### [SOURCE]
+ + +
DEV Community

Cover image for Developing AWS Lambda Durable Functions with AWS SAM
Eric D Johnson for AWS

Posted on

Developing AWS Lambda Durable Functions with AWS SAM

How to configure, build, and deploy long-running workflows using SAM templates


canonical_url: https://dev.to/aws/developing-aws-lambda-durable-functions-with-aws-sam-ga9

You've written a durable function that orchestrates a multi-step workflow. Now you may want to deploy it. AWS Serverless Application Model (AWS SAM) makes this straightforward with specific configurations in your template. Let's walk through how to set up durable functions effectively.

Prerequisites

You'll need AWS SAM CLI version 1.150.1 or greater. Check your version:

sam --version
Enter fullscreen mode Exit fullscreen mode

If you need to upgrade, follow the AWS SAM installation guide.

The Basics: Enabling Durable Functions

To make an AWS Lambda function durable, add the DurableConfig property to your AWS SAM template:

Resources:
  OrderProcessorFunction:
    Type: AWS::Serverless::Function
    Properties:
      CodeUri: src/order-processor
      Handler: index.handler
      Runtime: nodejs22.x
      Architectures:
        - arm64
      Timeout: 900                # Function timeout: 15 minutes
      DurableConfig:
        ExecutionTimeout: 3600    # Execution timeout: 1 hour
        RetentionPeriodInDays: 7  # Keep execution history for 7 days
Enter fullscreen mode Exit fullscreen mode

Understanding the two timeout settings is crucial:

Function Timeout (Timeout) controls how long each individual Lambda invocation can run. This is still capped at 15 minutes (900 seconds), just like regular Lambda functions. Each time your durable function checkpoints and resumes, it's a new invocation with its own 15-minute window.

Execution Timeout (ExecutionTimeout) controls how long the entire workflow can run across all invocations. This can be up to 1 year. Your workflow can pause, wait for callbacks, and resume many times, as long as the total elapsed time doesn't exceed this limit.
+ + +
### [PROBLEM DESCRIPTION]
Retype the passage of the durable functions article above, starting at "You've written a" and ending at "durable functions effectively.", word for word.
+ + +
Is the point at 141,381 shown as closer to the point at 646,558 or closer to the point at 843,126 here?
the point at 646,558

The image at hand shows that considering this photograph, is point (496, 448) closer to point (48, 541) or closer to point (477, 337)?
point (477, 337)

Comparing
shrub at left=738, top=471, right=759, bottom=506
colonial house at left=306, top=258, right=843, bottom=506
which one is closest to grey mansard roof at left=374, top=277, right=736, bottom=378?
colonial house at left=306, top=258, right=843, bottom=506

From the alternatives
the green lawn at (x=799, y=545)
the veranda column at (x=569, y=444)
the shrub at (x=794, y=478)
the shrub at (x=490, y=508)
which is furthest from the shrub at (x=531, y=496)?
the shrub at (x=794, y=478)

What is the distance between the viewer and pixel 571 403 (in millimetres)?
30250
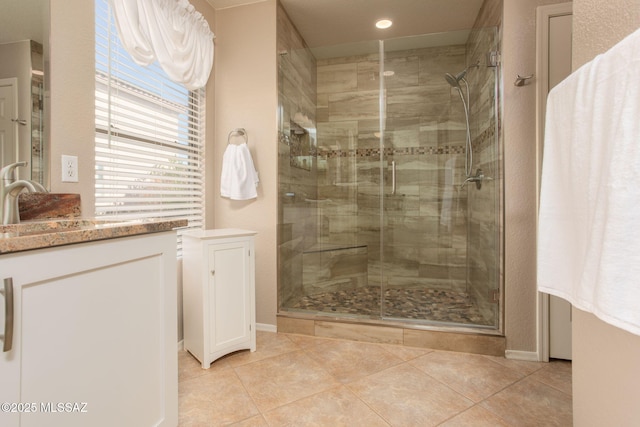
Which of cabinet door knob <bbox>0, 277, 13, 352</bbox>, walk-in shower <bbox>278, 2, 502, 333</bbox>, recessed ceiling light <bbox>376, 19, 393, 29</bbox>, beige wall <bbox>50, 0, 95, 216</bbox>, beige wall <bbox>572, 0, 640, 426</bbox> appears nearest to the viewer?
+ + +
### [FINAL ANSWER]
You've written a durable function that orchestrates a multi-step workflow. Now you may want to deploy it. AWS Serverless Application Model (AWS SAM) makes this straightforward with specific configurations in your template. Let's walk through how to set up durable functions effectively.